Re: How to edit my current configuration for correct multiline event breaking?

somesoni2 — Thu, 15 Jan 2015 15:58:18 GMT

I guess the TIME_FORMAT needs to be fixed here. Try the below configuration.

BREAK_ONLY_BEFORE = \<EcomLogEntry\>
MAX_EVENTS = 512
MAX_TIMESTAMP_LOOKAHEAD = 150
MUST_BREAK_AFTER = \<\/EcomLogEntry\>
NO_BINARY_CHECK=1
SHOULD_LINEMERGE=true
TIME_FORMAT = %Y-%m-%dT%H:%M:%S%Z
TIME_PREFIX = Date\:
TRUNCATE = 0

Re: How to edit my current configuration for correct multiline event breaking?
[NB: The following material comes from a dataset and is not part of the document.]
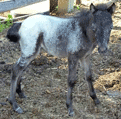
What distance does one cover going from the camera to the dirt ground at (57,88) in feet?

chrisboy68 — Mon, 28 Sep 2020 18:38:27 GMT

Ugh. Still now go. Just so I'm clear. I'm using the Splunk Universal Forwarder and editing the
C:\Program Files\SplunkUniversalForwarder\etc\system\local\props.conf . Then I restart the SUF to pick up the new config changes.

Latest config below. I still see it breaking on the date timestamp. Also, the BREAK_ONLY_BEFORE includes the line < EcomLogEntry >, so at the end of an event, I will get:

< EcomLogEntry >

    [emailAlerts2]
    BREAK_ONLY_BEFORE = \<EcomLogEntry\>
    NO_BINARY_CHECK = 1
    BREAK_ONLY_BEFORE_DATE = false
    SHOULD_LINEMERGE = true
    TIME_FORMAT=%Y-%m-%dT%H:%M:%S%z
    TIME_PREFIX = Date\:
    TRUNCATE = 0
    BREAK_ONLY_BEFORE_DATE = false

Thanks for your Help!

Chris

Re: How to edit my current configuration for correct multiline event breaking?

richgalloway — Thu, 15 Jan 2015 17:57:16 GMT

You should be putting these settings in your indexer(s), not the forwarder.

Re: How to edit my current configuration for correct multiline event breaking?

chrisboy68 — Thu, 15 Jan 2015 18:09:18 GMT

OMG. That was it. So sorry for the swirl!

The last config looks like its working fine!

Thanks all

Chris

Re: How to edit my current configuration for correct multiline event breaking?

jayannah — Thu, 15 Jan 2015 21:12:08 GMT

thats cool. Incase if you plan to use Heavy Forwarder between Uni. Forwarder and Indexer, then put these changes in Heavy forwarder aswell.